* [Directions]:
Copy out, from the entries below, each line holding the string "frames".

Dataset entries
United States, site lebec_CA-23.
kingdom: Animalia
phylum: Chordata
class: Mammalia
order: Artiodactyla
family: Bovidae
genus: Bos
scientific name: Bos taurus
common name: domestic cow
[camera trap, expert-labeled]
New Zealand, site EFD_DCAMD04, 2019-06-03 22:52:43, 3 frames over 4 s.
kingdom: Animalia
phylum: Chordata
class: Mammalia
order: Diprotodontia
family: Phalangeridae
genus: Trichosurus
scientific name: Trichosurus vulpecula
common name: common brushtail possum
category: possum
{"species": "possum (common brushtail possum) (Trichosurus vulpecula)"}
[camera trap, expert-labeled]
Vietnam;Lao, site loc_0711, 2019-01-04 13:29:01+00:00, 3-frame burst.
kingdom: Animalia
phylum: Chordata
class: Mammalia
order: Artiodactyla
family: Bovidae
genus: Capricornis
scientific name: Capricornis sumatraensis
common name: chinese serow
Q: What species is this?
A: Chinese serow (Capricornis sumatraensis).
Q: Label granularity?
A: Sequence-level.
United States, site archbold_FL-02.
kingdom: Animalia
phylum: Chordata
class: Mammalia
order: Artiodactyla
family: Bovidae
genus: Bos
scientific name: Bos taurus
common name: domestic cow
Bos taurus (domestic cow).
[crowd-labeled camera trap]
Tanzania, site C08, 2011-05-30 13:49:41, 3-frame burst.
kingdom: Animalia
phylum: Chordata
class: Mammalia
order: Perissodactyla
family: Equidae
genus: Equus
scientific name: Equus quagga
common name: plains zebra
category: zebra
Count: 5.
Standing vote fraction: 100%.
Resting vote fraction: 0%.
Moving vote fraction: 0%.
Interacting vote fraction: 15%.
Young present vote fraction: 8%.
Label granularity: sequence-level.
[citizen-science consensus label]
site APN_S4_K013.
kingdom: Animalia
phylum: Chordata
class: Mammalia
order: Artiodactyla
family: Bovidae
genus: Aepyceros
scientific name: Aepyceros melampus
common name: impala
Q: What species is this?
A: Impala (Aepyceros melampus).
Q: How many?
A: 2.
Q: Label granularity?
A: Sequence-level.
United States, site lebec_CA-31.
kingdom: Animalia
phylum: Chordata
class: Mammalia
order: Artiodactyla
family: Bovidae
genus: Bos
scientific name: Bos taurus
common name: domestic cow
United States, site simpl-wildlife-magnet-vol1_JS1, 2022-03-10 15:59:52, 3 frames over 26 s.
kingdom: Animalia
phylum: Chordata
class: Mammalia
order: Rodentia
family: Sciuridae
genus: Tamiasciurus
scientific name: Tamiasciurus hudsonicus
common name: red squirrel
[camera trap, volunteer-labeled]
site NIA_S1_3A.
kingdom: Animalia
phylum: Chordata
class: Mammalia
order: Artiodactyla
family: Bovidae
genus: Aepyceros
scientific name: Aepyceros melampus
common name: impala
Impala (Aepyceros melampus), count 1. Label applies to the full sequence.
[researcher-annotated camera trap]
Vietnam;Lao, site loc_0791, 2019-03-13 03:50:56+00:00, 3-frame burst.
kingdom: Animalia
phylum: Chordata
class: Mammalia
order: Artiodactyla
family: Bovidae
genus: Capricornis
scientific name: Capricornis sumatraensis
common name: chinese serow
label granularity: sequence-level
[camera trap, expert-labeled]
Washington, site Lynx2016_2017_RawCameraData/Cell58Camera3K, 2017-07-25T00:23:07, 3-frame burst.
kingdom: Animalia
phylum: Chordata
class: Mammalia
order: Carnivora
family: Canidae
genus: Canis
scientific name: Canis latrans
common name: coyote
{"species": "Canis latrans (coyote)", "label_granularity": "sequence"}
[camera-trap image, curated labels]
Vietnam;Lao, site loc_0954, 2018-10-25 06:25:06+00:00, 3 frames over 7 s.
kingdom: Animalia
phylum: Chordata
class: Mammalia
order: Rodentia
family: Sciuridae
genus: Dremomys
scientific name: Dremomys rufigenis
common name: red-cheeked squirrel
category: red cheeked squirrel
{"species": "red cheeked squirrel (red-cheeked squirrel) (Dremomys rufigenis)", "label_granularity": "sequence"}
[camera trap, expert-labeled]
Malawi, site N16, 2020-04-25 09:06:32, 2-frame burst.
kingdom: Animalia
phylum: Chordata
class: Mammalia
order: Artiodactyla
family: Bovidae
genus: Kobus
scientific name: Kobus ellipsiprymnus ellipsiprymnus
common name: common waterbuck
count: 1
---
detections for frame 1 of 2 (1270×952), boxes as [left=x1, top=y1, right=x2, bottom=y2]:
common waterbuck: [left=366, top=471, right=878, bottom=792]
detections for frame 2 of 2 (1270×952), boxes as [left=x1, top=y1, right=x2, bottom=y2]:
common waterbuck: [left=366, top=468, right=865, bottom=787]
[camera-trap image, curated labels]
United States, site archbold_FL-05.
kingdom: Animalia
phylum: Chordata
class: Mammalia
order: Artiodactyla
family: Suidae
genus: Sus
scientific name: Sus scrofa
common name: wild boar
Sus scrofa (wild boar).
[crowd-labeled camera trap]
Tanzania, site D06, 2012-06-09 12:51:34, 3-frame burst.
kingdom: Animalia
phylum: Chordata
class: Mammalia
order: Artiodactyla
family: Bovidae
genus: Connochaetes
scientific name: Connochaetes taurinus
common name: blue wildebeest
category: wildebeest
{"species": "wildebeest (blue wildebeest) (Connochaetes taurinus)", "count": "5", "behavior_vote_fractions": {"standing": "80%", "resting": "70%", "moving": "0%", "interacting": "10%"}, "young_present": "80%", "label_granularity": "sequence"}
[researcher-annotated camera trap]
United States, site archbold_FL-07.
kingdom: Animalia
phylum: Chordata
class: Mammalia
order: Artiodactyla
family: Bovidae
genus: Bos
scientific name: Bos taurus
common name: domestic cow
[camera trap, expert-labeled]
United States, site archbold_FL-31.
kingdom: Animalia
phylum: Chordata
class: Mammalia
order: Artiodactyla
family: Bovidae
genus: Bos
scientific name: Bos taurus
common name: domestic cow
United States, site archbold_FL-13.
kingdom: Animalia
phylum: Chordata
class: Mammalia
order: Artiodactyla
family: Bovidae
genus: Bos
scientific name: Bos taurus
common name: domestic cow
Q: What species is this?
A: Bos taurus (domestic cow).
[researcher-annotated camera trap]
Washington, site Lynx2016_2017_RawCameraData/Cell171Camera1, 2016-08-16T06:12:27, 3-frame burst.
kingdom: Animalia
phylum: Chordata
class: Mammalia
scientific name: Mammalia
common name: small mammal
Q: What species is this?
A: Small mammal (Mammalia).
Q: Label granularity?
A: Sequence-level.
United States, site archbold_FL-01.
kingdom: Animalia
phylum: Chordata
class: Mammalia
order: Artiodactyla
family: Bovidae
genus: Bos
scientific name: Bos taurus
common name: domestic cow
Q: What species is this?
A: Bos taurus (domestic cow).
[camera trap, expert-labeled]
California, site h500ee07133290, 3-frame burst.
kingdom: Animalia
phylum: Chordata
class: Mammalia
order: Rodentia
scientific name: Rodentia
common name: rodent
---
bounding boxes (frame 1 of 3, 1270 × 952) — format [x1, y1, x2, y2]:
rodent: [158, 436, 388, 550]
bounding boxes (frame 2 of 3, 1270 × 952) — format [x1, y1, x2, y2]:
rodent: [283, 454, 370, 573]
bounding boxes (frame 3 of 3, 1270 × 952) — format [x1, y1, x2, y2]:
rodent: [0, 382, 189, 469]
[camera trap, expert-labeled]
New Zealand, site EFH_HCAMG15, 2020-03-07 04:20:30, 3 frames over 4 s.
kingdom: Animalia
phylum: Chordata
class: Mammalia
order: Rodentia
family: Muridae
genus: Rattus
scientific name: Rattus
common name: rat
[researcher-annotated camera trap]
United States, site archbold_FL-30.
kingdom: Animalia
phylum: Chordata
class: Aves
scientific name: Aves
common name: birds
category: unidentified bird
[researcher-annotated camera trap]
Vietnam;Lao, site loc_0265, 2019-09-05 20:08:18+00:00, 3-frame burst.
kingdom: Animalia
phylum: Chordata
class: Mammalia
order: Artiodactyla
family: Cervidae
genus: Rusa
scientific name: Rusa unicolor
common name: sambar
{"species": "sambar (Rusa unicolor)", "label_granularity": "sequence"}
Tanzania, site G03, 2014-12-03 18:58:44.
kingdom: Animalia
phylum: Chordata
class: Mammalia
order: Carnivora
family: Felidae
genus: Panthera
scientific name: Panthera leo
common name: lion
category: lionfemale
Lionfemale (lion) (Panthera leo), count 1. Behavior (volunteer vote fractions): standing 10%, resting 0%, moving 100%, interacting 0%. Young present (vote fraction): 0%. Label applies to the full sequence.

* [Reply]:
New Zealand, site EFD_DCAMD04, 2019-06-03 22:52:43, 3 frames over 4 s.
United States, site simpl-wildlife-magnet-vol1_JS1, 2022-03-10 15:59:52, 3 frames over 26 s.
Vietnam;Lao, site loc_0954, 2018-10-25 06:25:06+00:00, 3 frames over 7 s.
New Zealand, site EFH_HCAMG15, 2020-03-07 04:20:30, 3 frames over 4 s.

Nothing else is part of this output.